今日は有休を取り、遊び回っていたけれど、湘南台の駅改札を出て、5分くらい動けなかった。
急に家に帰ることに対して虚無になり、石化までは行かないけど、足の裏から根の生える感じで「ぽわーん」と立ちすくんでしまった。
駅改札を抜けたど真ん中に立ち、動きたくても動けなくなった私の異変に通行人は気づくだろうか。
気持ちの問題だろうけど、たまにこういう状態になる。
「明日の仕事のためにも、早くおうち帰ろうね」
と、自分に声かけして、ようやく家に帰れる状態になったけれど、普段から職場に出社することより帰宅することの方がエネルギーがいる。
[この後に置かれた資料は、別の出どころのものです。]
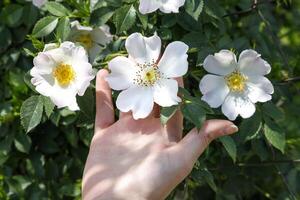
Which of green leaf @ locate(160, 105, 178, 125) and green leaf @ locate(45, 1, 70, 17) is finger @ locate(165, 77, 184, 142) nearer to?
green leaf @ locate(160, 105, 178, 125)

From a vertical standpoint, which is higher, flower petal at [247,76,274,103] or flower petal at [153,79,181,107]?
flower petal at [153,79,181,107]

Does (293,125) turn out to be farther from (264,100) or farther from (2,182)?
(2,182)

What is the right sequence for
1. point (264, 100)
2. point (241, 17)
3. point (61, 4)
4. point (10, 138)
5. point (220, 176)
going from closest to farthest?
point (264, 100), point (61, 4), point (10, 138), point (220, 176), point (241, 17)

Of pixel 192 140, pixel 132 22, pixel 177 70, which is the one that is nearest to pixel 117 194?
pixel 192 140

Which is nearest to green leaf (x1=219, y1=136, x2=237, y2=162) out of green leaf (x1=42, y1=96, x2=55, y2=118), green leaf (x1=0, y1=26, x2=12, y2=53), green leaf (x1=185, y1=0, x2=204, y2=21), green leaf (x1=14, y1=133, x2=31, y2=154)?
green leaf (x1=185, y1=0, x2=204, y2=21)

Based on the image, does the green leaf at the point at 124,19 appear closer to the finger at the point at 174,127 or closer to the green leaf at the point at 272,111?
the finger at the point at 174,127

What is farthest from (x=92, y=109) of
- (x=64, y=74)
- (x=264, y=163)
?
(x=264, y=163)
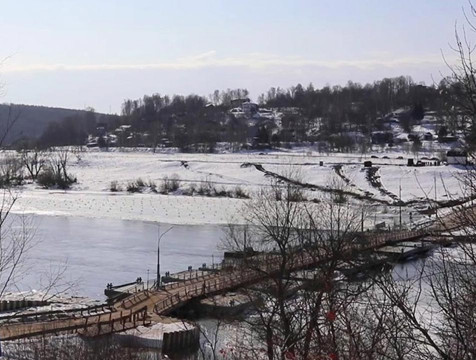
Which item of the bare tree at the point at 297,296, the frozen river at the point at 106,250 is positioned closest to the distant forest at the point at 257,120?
the frozen river at the point at 106,250

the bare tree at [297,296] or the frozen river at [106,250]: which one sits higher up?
the bare tree at [297,296]

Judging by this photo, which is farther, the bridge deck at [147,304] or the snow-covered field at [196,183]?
the snow-covered field at [196,183]

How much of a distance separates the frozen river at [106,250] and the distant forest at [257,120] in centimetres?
4955

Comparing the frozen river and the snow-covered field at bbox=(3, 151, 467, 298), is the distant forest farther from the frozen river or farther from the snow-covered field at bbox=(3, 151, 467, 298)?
the frozen river

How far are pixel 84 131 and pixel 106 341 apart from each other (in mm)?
115538

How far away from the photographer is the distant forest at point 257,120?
94625mm

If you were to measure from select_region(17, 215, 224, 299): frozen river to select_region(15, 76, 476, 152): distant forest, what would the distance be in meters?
49.5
今度は乗り継ぎ電車から降りられなくなった。最寄駅になっても降りる気がしない。
これが通勤ならピシッと降りられるのに、無気力でどうにもならない。
「家に帰りたい」以前に「何もしたくない」という気持ちが勝って、最果てまで連れてかれそうだ。

仕方なく降りた、数駅先のベンチに身投げした。
硬いベンチに身を委ねていると、どこからともなく練り消しみたいなバニラの匂いがして、平成が頭に広がった。なんだよ練り消し臭。このまま私を練って、消してくれ。
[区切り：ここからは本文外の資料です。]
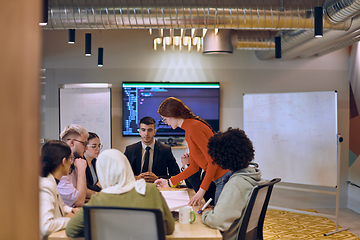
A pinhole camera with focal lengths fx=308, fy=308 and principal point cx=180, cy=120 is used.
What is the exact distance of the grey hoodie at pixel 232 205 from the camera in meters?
1.74

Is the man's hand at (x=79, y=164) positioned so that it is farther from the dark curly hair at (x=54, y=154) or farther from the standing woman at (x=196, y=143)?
the standing woman at (x=196, y=143)

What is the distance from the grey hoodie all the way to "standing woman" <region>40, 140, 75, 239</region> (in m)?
0.83

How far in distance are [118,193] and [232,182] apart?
2.22ft

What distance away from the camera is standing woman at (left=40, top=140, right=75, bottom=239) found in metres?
1.64

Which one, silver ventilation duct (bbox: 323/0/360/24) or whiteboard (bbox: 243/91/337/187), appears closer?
silver ventilation duct (bbox: 323/0/360/24)

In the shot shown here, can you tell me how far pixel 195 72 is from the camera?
5289 millimetres

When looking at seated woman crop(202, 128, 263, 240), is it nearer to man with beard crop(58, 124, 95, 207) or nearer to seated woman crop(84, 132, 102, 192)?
man with beard crop(58, 124, 95, 207)

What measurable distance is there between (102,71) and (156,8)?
2461mm

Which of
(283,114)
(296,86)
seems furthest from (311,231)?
(296,86)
「このベンチの硬さは、数年前に瀬戸内の島に行った時、連絡船待ちで昼寝したベンチの硬さに似てるな」とか、そんな思い出にしがみつきながら辛うじて正気を保つ。
そして個人商店も開店休業な離島で、港の近くにあるコカコーラの自販機に並ぶ缶コーヒーの甘さが空きっ腹にコウカテキメンだったことを思い出し、2024年の私も駅の自販機で缶コーヒーを買おうかとひらめく。

でも140円は高いな。
「今日は帰って寝るだけなんだろ?そんなヤツに140円も課金してどうする?」と私に手厳しい私が私を責める。
それから私が私を責めるたびに、今度は責められる私が苦しみだして、分離されるし、今度は「傍観者の私」「仲介者になれない私」と私の中の私が増殖し、どんどんワケのわからないことになっていく。ヤな感じだ。
わかりやすく?イメージすると、ぷよぷよに出てくる透明なお邪魔ぷよが6段くらい落ちてきて、せからしいBGMが流れてくるような、そんな感じ。透明な重さに息詰まる。
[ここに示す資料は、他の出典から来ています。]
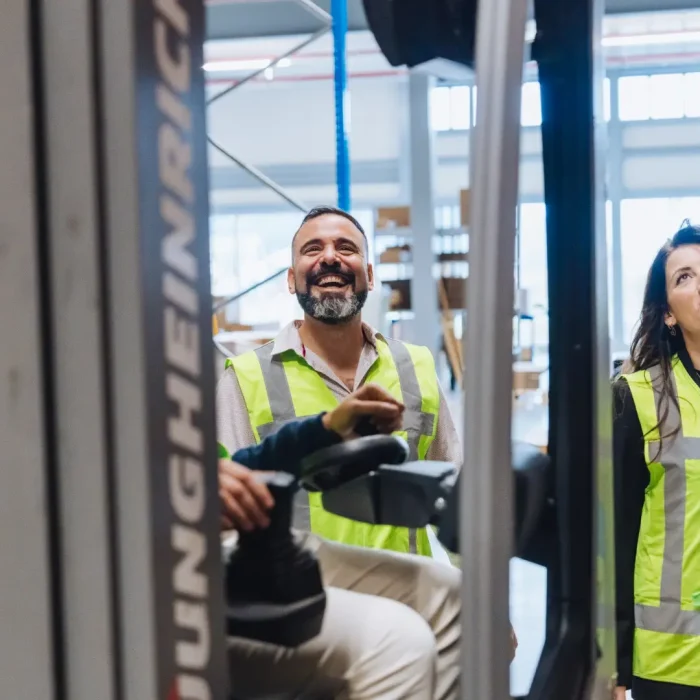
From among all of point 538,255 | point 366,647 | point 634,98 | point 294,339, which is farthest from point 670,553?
point 634,98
ちなみにその場は「140円はお前に前借りしてやる。だから甘えろ」と月末からタイムリープしてきた設定の私が出てきて、ひと騒動は終わった。缶コーヒーに甘えた。




しかし、なんとか家には帰れたけれど、しんどいな。
ペース配分が悪いのか、帰巣本能を持たずに生まれてきたのか、家に着く前に力尽きそうになることが多い。
あまり人には理解してもらえない悩みなんだが、私は休むのがヘタクソだ。